La France avait estimé que le commissaire allait trop loin dans ses propositions de réduction des subventions en matière agricole. Elle lui avait fait savoir qu'elle ne souhaitait plus qu'il aborde le volet agricole des négociations de l'OMC sans en faire d'abord part aux pays membres.
Mais le message n'a pas semblé avoir été entendu par la Commission. Un porte-parole européen a affirmé que les discussions entre cinq grands acteurs de l'OMC (UE, USA, Brésil, Inde et Australie) mercredi soir à Genève portaient "sur tous les sujets de la négociation", y compris l'agriculture. Jeudi,
la Commission européenne a soutenu son commissaire en affirmant qu'il ne dépassait pas son mandat en évoquant les questions agricoles.Ligne rouge
Les subventions agricoles sont au coeur des négociations sur la libéralisation du commerce mondial, connues sous le nom de cycle de Doha. La querelle s'est intensifiée après les dernières offres mises sur la table par Peter Mandelson lors de négociations avec son homologue américain Rob Portman au début du mois à Zurich. Washington s'est dit prêt à réduire de 60% sur cinq ans ses aides internes qui faussent le plus les échanges mondiaux. En réponse, Peter Mandelson a proposé une baisse de 70% des aides versées par Bruxelles et une forte réduction des droits de douane sur certains produits agricoles.

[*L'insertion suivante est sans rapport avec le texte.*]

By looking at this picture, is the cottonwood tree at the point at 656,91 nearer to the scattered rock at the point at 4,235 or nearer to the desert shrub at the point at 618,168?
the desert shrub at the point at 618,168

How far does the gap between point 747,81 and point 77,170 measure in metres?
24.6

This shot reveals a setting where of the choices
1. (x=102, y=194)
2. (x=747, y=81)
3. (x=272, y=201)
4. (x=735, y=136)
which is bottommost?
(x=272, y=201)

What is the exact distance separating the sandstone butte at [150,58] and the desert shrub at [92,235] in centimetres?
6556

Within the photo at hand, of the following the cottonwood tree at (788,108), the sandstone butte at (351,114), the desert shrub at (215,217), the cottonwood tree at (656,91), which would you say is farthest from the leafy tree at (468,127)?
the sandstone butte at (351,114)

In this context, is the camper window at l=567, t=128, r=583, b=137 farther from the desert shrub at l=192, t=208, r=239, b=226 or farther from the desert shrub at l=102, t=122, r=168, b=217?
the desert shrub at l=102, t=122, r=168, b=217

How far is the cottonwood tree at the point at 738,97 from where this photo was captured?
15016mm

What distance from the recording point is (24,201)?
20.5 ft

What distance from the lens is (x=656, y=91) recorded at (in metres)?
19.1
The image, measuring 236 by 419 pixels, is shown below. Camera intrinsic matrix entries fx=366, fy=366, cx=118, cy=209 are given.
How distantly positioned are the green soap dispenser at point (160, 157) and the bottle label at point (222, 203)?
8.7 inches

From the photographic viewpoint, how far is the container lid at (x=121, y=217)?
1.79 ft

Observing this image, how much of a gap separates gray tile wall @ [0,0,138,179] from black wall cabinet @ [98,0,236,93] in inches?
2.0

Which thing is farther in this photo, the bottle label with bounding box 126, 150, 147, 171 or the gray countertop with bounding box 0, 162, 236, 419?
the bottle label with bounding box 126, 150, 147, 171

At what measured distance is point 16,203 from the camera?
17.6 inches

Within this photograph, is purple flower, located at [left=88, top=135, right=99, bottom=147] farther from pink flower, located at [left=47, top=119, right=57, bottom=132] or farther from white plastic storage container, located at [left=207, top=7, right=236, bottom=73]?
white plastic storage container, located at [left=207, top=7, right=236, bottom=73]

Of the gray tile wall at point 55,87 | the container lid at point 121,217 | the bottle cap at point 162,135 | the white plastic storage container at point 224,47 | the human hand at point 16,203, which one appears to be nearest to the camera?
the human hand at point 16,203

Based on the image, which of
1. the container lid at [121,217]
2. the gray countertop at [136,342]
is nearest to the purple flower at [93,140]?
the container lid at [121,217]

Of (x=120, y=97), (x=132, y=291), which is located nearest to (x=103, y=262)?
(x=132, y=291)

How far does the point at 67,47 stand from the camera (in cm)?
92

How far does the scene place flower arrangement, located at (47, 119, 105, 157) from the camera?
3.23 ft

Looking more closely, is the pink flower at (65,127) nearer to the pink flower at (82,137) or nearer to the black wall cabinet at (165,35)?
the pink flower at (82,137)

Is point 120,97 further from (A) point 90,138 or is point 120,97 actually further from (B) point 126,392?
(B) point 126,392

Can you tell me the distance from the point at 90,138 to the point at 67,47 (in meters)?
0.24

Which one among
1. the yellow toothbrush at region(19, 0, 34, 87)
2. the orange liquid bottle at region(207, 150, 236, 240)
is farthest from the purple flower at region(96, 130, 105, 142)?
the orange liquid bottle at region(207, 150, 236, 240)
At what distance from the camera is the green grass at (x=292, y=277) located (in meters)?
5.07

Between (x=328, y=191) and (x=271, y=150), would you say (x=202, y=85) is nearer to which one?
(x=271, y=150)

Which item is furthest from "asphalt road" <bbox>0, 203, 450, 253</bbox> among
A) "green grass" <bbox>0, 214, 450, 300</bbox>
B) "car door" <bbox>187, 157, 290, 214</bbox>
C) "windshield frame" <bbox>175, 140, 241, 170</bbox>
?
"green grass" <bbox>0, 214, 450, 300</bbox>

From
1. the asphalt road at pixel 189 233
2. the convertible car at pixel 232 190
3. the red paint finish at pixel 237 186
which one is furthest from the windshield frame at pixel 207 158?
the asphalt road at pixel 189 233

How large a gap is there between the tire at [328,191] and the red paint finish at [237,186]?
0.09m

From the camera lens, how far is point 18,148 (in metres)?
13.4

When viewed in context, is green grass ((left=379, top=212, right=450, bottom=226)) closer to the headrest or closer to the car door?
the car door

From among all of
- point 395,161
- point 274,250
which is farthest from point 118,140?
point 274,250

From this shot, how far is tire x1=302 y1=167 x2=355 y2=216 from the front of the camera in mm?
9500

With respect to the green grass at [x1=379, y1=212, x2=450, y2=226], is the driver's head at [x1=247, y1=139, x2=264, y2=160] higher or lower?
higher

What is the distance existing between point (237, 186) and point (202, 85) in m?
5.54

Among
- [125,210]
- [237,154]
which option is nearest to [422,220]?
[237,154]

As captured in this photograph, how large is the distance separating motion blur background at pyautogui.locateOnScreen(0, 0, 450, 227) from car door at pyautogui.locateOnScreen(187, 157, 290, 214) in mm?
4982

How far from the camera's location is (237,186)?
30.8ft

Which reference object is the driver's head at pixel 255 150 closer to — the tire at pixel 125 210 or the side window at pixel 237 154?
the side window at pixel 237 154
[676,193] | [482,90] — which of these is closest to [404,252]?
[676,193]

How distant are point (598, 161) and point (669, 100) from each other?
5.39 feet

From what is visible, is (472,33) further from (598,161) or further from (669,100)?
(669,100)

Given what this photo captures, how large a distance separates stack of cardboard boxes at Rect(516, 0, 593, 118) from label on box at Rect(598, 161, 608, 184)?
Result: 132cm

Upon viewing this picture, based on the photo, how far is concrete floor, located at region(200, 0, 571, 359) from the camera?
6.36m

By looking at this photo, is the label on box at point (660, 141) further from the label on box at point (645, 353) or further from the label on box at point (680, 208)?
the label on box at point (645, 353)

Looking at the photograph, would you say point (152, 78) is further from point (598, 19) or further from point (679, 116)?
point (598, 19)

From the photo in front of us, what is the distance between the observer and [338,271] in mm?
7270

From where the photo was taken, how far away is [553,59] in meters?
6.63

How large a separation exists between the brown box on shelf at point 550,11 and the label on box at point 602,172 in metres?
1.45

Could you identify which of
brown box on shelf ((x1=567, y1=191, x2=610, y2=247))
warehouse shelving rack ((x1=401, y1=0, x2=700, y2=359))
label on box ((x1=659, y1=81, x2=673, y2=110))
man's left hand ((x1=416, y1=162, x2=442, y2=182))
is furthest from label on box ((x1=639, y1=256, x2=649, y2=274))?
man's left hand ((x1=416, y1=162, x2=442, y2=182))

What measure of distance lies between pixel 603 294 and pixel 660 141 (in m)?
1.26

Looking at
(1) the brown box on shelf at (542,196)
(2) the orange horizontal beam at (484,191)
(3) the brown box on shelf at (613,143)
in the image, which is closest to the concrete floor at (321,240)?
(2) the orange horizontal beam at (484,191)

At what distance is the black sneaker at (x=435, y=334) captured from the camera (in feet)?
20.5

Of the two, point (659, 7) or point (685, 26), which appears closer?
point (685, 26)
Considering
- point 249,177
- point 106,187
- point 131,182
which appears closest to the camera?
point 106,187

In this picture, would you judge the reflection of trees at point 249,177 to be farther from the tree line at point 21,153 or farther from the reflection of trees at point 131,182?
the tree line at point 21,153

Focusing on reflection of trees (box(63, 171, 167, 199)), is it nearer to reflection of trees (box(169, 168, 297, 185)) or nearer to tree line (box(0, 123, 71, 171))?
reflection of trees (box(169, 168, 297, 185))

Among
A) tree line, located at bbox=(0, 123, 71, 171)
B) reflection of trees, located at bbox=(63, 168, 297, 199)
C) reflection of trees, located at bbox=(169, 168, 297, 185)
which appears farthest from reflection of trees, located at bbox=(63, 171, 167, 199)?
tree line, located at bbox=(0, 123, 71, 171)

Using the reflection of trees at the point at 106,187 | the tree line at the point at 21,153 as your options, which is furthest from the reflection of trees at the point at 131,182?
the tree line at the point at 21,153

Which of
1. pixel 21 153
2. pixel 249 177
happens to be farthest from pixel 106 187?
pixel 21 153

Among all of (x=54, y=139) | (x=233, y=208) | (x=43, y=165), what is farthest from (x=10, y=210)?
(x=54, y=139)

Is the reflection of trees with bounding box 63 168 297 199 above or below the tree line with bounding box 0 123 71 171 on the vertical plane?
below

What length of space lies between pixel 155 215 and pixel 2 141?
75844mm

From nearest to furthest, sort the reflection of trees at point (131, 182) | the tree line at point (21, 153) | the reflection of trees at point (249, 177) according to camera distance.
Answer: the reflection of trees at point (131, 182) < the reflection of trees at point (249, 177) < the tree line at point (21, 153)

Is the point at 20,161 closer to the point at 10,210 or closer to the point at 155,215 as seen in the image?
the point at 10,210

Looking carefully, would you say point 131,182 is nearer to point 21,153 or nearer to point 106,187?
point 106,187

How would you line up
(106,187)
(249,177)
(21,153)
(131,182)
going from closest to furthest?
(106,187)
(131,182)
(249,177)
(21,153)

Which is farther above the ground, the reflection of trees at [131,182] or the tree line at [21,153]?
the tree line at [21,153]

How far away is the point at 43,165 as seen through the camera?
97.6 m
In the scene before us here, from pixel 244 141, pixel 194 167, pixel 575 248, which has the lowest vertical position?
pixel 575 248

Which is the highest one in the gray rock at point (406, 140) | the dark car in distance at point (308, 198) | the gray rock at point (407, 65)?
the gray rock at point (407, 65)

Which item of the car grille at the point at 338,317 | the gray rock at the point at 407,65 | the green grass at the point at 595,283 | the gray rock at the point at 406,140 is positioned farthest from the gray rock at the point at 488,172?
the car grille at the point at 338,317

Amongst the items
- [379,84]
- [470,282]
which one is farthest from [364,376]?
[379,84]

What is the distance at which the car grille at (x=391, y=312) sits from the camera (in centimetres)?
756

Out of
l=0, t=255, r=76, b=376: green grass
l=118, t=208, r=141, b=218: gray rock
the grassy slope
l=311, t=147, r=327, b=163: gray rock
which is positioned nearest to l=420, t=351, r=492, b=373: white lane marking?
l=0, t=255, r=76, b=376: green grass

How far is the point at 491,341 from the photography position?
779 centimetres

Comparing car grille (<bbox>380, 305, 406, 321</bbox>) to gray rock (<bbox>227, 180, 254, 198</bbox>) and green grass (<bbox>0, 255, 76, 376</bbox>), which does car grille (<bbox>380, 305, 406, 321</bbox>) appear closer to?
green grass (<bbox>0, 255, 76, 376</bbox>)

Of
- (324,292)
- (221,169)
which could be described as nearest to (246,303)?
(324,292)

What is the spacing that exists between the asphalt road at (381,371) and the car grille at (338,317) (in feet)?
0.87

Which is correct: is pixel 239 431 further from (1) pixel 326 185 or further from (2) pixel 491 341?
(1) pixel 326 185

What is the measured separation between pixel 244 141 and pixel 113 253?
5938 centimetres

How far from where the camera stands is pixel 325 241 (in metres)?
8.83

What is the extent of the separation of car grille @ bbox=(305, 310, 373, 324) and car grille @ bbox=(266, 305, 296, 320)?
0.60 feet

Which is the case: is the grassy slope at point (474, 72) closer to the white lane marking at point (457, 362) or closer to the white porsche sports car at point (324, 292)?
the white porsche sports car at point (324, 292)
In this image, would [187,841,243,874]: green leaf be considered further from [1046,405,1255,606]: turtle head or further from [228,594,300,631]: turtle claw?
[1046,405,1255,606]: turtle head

Ces offres se sont heurtées immédiatement à un tir de barrage de la France, dont tous les ministres concernés sont montés au créneau. Pour eux, M. Mandelson a franchi "les lignes rouges" de son mandat, car ces propositions iraient au-delà de la réforme de la Politique agricole commune (PAC), que Paris considère comme une limite infranchissable.